He has a novel idea:
It's time to start a civic conversation about getting rid of the shoreline's Berlin Wall — the Lakeside Center of the McCormick Place convention center, a powerful work of steel-and-glass modernism that is one of Chicago's worst urban design mistakes.
Set on a massive brick podium and rising just south of the Lucas museum site, this black 1971 behemoth is a brutally divisive presence, though it has no watch towers and barbed wire like the Berlin Wall that was the focus of President Ronald Reagan's 1987 "tear down this wall" challenge to Soviet leader Mikhail Gorbachev.
The giant Lakeside Center blocks views of — and, to a large extent, access to — the shoreline from the west.

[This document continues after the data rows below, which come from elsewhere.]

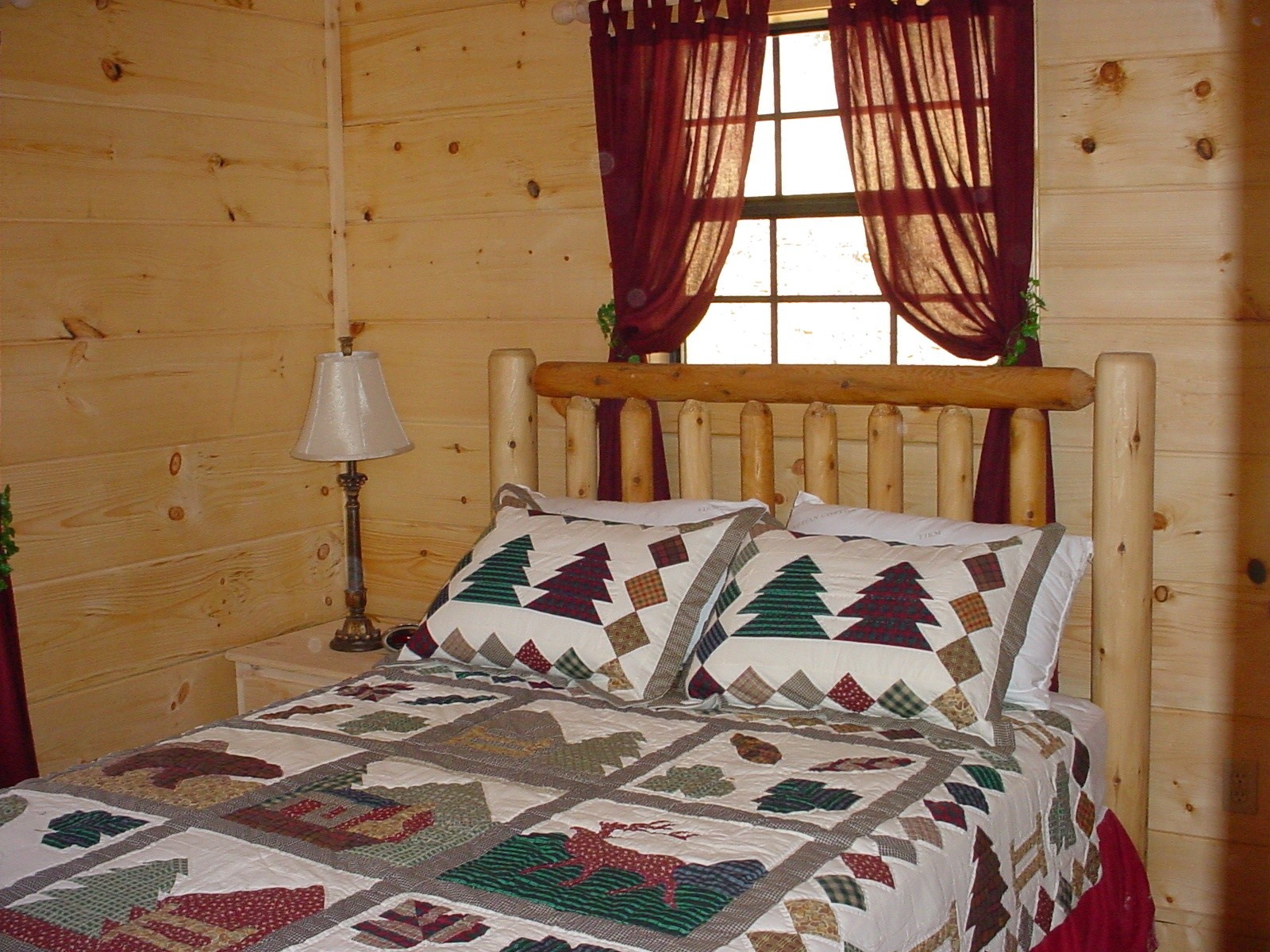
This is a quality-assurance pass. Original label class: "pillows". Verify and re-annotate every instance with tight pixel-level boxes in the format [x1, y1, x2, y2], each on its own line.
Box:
[680, 503, 1068, 763]
[392, 479, 766, 710]
[519, 480, 758, 670]
[785, 488, 1097, 716]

On the lakefront itself, it visually divides north from south, a holdover from the bad old days of a separate and unequal shoreline that favored affluent whites on the north at the expense of poor blacks on the south.
Parking lots and expressway ramps were built to serve it, further blighting the lakefront and Lake Shore Drive. It has never been easy to reach by public transportation. And it has long been an effective killer of migratory birds.
Life and politics are about trade-offs. The mayor is hellbent on building the Lucas museum despite Friends of the Parks' federal lawsuit and warnings from this quarter that the museum will further clutter an already overbuilt stretch of Chicago's lakefront. So be it. He can make amends — and make history — by undoing the blunder of the Lakeside Center, which is the byproduct of an era that wrongly prioritized commerce and transportation over the traditional lakefront touchstones of nature, recreation and culture.
There has been so much talk about adding the Lucas Museum to the lakeshore, but what about if we add this and get rid of a worse building. Seems like a good tradeoff to me.
Probably unlikely, but a fun thought nonetheless.